** Challenge **
Reproduce the stretch from the line containing "In this scene" through the end of the records, substituting "lifted paw" for every occurrence of "raised paw" and leaving all else unchanged.

** Data entries **

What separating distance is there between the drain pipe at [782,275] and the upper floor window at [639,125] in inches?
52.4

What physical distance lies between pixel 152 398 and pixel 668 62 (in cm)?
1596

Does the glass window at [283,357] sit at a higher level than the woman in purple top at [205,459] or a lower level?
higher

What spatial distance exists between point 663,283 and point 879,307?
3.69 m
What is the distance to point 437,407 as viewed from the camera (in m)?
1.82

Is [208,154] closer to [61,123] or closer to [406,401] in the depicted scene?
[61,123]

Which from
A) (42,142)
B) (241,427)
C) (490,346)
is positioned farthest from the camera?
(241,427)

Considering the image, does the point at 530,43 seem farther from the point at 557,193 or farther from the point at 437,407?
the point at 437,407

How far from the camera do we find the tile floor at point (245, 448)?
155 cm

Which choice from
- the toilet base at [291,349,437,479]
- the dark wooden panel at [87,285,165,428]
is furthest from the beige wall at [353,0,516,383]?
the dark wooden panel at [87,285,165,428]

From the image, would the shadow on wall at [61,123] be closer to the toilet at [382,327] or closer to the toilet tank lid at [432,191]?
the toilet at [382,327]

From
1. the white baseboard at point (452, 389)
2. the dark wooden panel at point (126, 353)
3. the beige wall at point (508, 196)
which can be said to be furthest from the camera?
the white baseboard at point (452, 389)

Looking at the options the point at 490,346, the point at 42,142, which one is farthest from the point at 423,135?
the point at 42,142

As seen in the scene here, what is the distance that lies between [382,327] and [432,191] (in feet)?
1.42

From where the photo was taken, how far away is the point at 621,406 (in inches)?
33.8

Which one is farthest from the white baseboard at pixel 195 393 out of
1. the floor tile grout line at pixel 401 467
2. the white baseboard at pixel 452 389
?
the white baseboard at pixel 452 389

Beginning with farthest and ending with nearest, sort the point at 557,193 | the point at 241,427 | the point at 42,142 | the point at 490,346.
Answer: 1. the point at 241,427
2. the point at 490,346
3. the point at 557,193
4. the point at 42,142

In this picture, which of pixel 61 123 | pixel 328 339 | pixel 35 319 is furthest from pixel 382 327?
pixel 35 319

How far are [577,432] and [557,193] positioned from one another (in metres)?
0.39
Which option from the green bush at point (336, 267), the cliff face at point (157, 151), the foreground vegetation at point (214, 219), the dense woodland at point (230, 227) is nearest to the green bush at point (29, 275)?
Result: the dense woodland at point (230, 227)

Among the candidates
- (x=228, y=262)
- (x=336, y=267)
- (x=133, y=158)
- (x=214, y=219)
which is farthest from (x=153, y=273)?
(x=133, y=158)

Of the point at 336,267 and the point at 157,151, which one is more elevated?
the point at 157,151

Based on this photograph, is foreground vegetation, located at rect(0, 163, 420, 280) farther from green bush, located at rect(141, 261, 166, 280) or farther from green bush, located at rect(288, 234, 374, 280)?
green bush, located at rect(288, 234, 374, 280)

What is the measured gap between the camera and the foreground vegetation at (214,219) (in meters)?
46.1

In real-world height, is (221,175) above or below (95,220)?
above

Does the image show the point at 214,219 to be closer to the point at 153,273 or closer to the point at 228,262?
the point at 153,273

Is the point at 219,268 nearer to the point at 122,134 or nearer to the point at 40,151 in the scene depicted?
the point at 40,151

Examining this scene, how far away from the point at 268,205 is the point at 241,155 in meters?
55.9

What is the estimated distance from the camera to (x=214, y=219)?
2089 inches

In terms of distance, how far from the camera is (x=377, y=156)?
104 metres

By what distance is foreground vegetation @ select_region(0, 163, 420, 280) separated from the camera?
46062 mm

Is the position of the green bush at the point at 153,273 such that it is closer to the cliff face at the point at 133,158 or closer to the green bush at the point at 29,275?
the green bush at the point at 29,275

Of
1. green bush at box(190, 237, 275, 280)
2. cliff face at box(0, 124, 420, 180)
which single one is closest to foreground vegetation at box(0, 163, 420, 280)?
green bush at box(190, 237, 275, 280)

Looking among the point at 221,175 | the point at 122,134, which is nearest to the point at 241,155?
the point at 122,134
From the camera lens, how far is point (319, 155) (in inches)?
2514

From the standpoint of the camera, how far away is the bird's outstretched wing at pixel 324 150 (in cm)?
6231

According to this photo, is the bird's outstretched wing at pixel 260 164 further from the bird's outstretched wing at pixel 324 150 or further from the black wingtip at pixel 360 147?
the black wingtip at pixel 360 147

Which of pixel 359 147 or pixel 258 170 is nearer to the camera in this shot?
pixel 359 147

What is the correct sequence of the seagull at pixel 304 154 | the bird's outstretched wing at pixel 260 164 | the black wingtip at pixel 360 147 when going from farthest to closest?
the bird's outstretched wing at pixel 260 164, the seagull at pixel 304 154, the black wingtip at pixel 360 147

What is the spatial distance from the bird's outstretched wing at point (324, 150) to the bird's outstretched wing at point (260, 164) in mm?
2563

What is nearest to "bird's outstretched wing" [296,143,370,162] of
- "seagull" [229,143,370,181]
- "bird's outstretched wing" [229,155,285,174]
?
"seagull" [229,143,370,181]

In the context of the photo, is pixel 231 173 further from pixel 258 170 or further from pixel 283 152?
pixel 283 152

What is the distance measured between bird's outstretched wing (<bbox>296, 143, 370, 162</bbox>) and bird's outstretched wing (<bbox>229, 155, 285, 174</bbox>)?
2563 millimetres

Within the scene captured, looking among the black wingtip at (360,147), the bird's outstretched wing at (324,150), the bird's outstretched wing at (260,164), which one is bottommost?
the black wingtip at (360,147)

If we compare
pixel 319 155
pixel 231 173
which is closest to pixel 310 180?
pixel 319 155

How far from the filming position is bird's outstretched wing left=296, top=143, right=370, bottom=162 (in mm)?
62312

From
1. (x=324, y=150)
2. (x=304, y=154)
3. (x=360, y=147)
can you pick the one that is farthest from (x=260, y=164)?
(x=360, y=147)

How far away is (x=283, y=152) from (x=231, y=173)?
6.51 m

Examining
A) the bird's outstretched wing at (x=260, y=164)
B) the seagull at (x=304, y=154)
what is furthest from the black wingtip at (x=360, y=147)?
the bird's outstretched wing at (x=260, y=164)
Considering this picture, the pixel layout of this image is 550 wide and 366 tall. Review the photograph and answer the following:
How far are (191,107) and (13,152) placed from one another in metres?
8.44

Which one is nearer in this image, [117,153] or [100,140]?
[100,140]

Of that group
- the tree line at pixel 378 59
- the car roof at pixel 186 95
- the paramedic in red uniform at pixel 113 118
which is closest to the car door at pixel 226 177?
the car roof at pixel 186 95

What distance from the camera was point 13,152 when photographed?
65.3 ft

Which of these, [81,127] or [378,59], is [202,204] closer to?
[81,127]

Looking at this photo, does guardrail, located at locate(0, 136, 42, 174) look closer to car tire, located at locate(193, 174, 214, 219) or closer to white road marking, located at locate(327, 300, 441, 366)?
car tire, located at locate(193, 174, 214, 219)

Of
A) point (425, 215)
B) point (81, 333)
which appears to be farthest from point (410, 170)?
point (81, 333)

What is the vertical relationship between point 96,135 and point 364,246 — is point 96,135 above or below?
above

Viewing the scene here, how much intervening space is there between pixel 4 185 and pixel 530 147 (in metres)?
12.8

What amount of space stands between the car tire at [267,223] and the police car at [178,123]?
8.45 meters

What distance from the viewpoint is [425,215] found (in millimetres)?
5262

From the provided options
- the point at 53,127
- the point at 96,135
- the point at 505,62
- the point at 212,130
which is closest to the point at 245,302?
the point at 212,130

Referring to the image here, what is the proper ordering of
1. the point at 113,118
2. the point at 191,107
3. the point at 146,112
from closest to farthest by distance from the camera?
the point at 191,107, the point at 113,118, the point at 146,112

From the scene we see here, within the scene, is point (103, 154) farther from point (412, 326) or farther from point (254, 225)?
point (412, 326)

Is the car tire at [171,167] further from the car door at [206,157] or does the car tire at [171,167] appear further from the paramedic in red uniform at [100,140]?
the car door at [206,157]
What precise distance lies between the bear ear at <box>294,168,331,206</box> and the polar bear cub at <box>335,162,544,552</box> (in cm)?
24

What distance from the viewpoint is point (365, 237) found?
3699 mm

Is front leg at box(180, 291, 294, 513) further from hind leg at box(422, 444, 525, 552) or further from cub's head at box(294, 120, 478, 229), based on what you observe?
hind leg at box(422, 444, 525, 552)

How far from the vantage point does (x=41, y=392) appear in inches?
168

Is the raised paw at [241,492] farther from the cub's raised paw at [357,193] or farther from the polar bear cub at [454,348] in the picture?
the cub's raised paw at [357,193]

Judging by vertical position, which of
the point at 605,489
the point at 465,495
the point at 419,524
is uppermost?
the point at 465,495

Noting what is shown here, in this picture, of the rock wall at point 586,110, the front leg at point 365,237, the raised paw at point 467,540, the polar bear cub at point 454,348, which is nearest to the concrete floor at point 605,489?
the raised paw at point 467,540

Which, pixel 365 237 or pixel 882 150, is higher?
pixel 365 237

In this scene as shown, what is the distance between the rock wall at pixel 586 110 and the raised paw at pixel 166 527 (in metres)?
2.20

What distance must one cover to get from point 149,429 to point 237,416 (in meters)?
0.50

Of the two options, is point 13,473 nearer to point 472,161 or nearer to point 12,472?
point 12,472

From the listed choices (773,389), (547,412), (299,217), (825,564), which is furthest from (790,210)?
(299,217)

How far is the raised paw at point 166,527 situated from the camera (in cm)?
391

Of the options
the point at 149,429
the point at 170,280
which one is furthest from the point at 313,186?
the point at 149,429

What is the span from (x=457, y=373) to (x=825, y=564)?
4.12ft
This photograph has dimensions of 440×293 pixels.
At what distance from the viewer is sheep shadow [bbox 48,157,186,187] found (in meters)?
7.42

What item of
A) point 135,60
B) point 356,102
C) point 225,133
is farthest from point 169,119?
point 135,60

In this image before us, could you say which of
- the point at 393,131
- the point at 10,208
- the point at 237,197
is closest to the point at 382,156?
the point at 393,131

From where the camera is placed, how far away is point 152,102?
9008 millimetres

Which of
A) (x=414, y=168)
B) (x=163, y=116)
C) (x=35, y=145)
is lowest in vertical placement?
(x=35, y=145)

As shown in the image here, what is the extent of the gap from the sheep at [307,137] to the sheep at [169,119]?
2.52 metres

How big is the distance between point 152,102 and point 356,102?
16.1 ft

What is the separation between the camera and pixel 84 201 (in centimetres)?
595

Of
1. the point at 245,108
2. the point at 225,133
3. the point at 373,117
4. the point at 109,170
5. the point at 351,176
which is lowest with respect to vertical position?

** Response to this exercise **
In this scene as shown, what is the distance between the rock wall at pixel 586 110 and the lifted paw at pixel 166 527 (in metres)?
2.20

What distance must one cover to get from point 149,429 to point 237,416 (in meters)?
0.50

Of the two options, is point 13,473 nearer to point 472,161 or nearer to point 12,472?
point 12,472

From the listed choices (773,389), (547,412), (299,217), (825,564), which is furthest from (790,210)?
(299,217)

How far is the lifted paw at point 166,527 situated from the camera (in cm)?
391

Of the options
the point at 149,429
the point at 170,280
which one is furthest from the point at 313,186?
the point at 149,429

What is the span from (x=457, y=373) to (x=825, y=564)?
4.12ft
This photograph has dimensions of 440×293 pixels.
At what distance from the viewer is sheep shadow [bbox 48,157,186,187] found (in meters)?
7.42

What item of
A) point 135,60
B) point 356,102
C) point 225,133
is farthest from point 169,119?
point 135,60

In this image before us, could you say which of
- the point at 393,131
- the point at 10,208
- the point at 237,197
is closest to the point at 382,156?
the point at 393,131

From where the camera is placed, how far away is point 152,102?
9008 millimetres

Which of
A) (x=414, y=168)
B) (x=163, y=116)
C) (x=35, y=145)
is lowest in vertical placement?
(x=35, y=145)

As shown in the image here, what is the extent of the gap from the sheep at [307,137] to the sheep at [169,119]?
2.52 metres

How big is the distance between point 152,102 and point 356,102?
16.1 ft

What is the separation between the camera and pixel 84 201 (in centimetres)?
595

Of
1. the point at 245,108
2. the point at 225,133
3. the point at 373,117
4. the point at 109,170
5. the point at 351,176
which is lowest with respect to vertical position?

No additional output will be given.